**REQUIREMENTS:**
**1.** In the episode article, who directed the episode?
**2.** Name every actor listed under the guest appearances in the episode article.
**3.** Transcribe the episode article word for word, beginning with "In this episode, with" and stopping after "in the basement.".

**EXCERPTED PASSAGE:**
▬▬▬▬▬▬▬▬▬▬

- Episode no.: Season 5 Episode 5
- Directed by: Romeo Tirone
- Written by: Edward Kitsis & Adam Horowitz
- Production code: 505
- Original air date: October 25, 2015

Guest appearances
- Liam Garrigan as King Arthur; Elliot Knight as Merlin; Amy Manson as Merida; Joana Metrass as Queen Guinevere; Ryan Robbins as Sir Morgan; Olivia Steele Falconer as Violet; Guy Fauchon as Nimue;

Episode chronology
| ← Previous "The Broken Kingdom" | Next → "The Bear and the Bow" |
- Once Upon a Time season 5

= Dreamcatcher (Once Upon a Time) =

"Dreamcatcher" is the fifth episode of the fifth season of the American fantasy drama series Once Upon a Time, which aired on October 25, 2015.

In this episode, with Mary Margaret and David attempting to retrieve the dagger, Emma uses a Dreamcatcher to look into the past to see how Merlin was transformed into a tree, and joins Regina in their quest to free the sorcerer, but Arthur is determined to keep Merlin imprisoned. Henry is encouraged by both his mothers to ask Violet out on a date. Meanwhile, in Storybrooke, Emma uses Merida to turn Gold into the hero she needs to release Excalibur as the heroes come up with a plan to break into Emma's home to see what she has in the basement.

▬▬▬▬▬▬▬▬▬▬

Stored items
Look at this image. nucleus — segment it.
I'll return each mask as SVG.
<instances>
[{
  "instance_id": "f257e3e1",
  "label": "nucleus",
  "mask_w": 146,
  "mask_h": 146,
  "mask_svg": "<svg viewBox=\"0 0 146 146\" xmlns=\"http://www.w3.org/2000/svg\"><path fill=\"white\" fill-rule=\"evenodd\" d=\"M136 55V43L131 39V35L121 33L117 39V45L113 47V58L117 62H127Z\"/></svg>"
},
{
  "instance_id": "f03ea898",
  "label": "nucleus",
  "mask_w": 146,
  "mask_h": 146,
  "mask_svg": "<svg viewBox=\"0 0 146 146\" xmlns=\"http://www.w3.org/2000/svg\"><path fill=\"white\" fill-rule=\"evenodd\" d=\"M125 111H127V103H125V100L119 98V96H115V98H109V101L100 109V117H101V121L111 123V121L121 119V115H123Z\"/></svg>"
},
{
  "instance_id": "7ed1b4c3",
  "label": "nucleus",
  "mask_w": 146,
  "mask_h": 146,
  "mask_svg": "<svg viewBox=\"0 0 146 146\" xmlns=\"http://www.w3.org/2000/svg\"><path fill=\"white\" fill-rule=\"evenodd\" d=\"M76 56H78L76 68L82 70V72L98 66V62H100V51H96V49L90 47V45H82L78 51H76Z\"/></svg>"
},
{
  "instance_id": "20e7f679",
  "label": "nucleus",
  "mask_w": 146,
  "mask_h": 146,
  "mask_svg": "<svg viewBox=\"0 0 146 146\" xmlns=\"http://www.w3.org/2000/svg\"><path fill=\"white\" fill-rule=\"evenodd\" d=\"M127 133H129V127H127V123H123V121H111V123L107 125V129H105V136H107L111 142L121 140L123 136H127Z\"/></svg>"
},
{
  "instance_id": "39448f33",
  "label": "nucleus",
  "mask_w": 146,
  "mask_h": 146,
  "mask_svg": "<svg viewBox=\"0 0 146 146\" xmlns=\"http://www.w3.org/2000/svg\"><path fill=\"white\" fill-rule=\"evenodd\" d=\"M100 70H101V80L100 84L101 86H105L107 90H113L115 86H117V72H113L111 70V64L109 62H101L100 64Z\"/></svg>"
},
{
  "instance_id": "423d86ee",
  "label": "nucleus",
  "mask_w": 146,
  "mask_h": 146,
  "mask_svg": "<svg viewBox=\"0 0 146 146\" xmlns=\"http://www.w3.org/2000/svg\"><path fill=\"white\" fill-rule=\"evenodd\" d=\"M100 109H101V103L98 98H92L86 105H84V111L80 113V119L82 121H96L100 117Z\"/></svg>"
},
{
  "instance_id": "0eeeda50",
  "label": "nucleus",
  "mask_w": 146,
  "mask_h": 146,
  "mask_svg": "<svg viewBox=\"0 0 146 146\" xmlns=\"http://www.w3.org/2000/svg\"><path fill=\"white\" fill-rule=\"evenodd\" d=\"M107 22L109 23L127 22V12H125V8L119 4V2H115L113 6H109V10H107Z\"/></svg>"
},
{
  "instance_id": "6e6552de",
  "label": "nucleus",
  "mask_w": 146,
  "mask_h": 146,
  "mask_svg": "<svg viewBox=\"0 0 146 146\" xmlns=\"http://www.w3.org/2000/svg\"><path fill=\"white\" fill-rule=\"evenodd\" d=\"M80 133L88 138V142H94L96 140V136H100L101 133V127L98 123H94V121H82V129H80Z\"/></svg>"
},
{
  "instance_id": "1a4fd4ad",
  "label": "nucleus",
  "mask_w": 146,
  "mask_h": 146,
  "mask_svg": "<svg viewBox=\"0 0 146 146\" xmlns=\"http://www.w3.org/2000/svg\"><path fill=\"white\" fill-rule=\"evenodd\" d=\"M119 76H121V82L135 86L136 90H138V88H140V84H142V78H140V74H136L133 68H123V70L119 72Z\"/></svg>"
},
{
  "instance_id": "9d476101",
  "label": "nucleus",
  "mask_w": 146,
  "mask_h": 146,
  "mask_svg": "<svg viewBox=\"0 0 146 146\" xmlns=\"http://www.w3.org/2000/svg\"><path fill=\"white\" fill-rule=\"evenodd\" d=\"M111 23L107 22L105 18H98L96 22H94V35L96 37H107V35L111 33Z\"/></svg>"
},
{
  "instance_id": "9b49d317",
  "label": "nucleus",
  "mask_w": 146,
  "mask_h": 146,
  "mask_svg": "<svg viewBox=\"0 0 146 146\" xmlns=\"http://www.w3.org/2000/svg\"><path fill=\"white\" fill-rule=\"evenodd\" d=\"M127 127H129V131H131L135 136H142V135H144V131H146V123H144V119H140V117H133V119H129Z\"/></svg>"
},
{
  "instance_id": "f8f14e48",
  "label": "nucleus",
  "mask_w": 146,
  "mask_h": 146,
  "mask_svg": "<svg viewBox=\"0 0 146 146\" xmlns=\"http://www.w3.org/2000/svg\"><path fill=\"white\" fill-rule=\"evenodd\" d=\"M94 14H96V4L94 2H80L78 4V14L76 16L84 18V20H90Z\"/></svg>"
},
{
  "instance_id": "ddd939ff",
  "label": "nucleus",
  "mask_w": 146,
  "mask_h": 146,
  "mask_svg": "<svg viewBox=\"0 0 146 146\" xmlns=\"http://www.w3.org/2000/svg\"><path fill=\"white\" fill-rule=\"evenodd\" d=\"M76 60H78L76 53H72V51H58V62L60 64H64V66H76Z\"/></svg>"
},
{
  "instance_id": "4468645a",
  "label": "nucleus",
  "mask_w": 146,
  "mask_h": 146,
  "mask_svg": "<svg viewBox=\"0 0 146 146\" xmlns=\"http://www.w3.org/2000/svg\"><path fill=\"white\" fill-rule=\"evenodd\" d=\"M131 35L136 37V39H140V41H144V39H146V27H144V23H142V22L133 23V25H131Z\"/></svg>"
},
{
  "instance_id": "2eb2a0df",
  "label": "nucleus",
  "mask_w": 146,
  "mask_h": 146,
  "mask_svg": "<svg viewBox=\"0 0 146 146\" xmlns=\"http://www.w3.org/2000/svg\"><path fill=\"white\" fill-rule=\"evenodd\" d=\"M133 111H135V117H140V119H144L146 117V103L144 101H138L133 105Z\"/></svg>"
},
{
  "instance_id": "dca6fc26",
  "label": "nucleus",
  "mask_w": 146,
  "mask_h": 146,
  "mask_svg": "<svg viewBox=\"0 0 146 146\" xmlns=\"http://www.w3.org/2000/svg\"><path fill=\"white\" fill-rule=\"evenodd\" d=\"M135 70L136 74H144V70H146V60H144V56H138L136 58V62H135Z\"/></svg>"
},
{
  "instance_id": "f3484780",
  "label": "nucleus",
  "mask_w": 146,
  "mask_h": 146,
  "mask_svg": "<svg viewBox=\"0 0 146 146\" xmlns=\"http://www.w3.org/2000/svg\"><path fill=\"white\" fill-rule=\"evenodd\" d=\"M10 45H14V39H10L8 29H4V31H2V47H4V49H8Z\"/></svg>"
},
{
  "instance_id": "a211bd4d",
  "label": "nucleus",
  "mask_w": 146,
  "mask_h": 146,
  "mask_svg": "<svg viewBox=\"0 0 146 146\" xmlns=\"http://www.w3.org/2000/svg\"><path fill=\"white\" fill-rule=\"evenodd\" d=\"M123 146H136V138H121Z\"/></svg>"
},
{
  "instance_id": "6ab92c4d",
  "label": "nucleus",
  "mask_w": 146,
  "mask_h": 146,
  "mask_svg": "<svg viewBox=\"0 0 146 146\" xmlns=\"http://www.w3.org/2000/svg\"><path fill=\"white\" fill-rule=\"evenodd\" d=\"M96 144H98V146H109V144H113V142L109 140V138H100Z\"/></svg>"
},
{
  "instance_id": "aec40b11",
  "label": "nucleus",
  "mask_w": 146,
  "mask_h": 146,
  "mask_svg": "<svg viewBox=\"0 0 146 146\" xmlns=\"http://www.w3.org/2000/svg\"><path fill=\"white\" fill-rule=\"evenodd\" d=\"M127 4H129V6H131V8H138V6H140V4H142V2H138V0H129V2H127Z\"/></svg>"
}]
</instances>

▬▬▬▬▬▬▬▬▬▬

**EXERCISE RESPONSES:**
**1.** Romeo Tirone

**2.** Liam Garrigan, Elliot Knight, Amy Manson, Joana Metrass, Ryan Robbins, Olivia Steele Falconer, Guy Fauchon

**3.**
In this episode, with Mary Margaret and David attempting to retrieve the dagger, Emma uses a Dreamcatcher to look into the past to see how Merlin was transformed into a tree, and joins Regina in their quest to free the sorcerer, but Arthur is determined to keep Merlin imprisoned. Henry is encouraged by both his mothers to ask Violet out on a date. Meanwhile, in Storybrooke, Emma uses Merida to turn Gold into the hero she needs to release Excalibur as the heroes come up with a plan to break into Emma's home to see what she has in the basement.